A new world auction record was set for the French artist Maurice de Vlaminck (1876-1958), at Christie's New York on Wednesday (May 4) night. The vividly-hued 1905 landscape Paysage De Banlieue, a fitting tribute to springtime in New York, sold for $22,482,500 (£13,489,500/€15,063,275).
The magnificent Fauvist landscape - a highlight of the pre-sale exhibition - was fought over by multiple bidders before a rapt audience. Conor Jordan, head of Impressionist & Modern Art at Christie's New York, won the lot after four minutes of bidding on behalf of an unidentified client on the phone.

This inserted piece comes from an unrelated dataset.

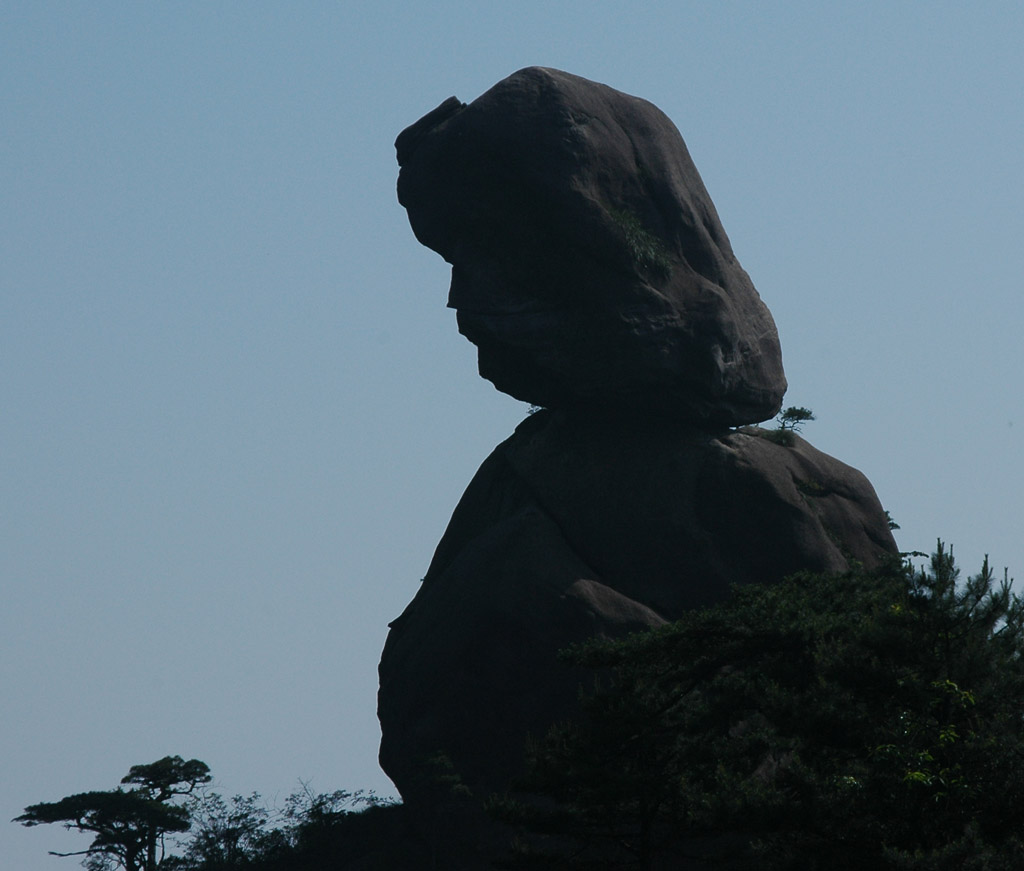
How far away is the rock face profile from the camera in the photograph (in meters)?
32.4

![]() The incredibly vibrant Paysage de Banlieue |
It bested the previous auction record for the artist of $10,756,419, set in 1990 for his work Les Pecheurs a Nanterre, of 1905-1906.
With a pre-sale low estimate of $18 million, the Fauve masterpiece by the celebrated French landscape painter — universally lauded as the "wildest of the Fauves" (or "wild beasts" as they were dubbed by the art critic Louis Vauxcelles) — exhibits pure, unmodulated colour and expressive brushwork. Painted in 1905, Paysage de banlieue, shows Vlaminck working at the height of his creative powers, with his classical training in form and composition melding seamlessly with his innovative approach to color and paint handling.
Earlier in the sale, a new world auction record was set for Maximilien Luce (1858-1941) when his Notre-Dame de Paris, an oil on canvas painted in 1900, sold for $4,226,500 (£2,535,900/€2,831,755).